- What the task asks -
Render the data below as a JSON list of strings, one string per line, leaving out blank lines.

--- Start Records for processing ---

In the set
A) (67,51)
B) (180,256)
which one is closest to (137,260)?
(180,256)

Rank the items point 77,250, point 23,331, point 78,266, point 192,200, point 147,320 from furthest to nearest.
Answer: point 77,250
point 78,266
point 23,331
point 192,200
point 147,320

--- End Records for processing ---

- Worked solution -
[
  "In the set",
  "A) (67,51)",
  "B) (180,256)",
  "which one is closest to (137,260)?",
  "(180,256)",
  "Rank the items point 77,250, point 23,331, point 78,266, point 192,200, point 147,320 from furthest to nearest.",
  "Answer: point 77,250",
  "point 78,266",
  "point 23,331",
  "point 192,200",
  "point 147,320"
]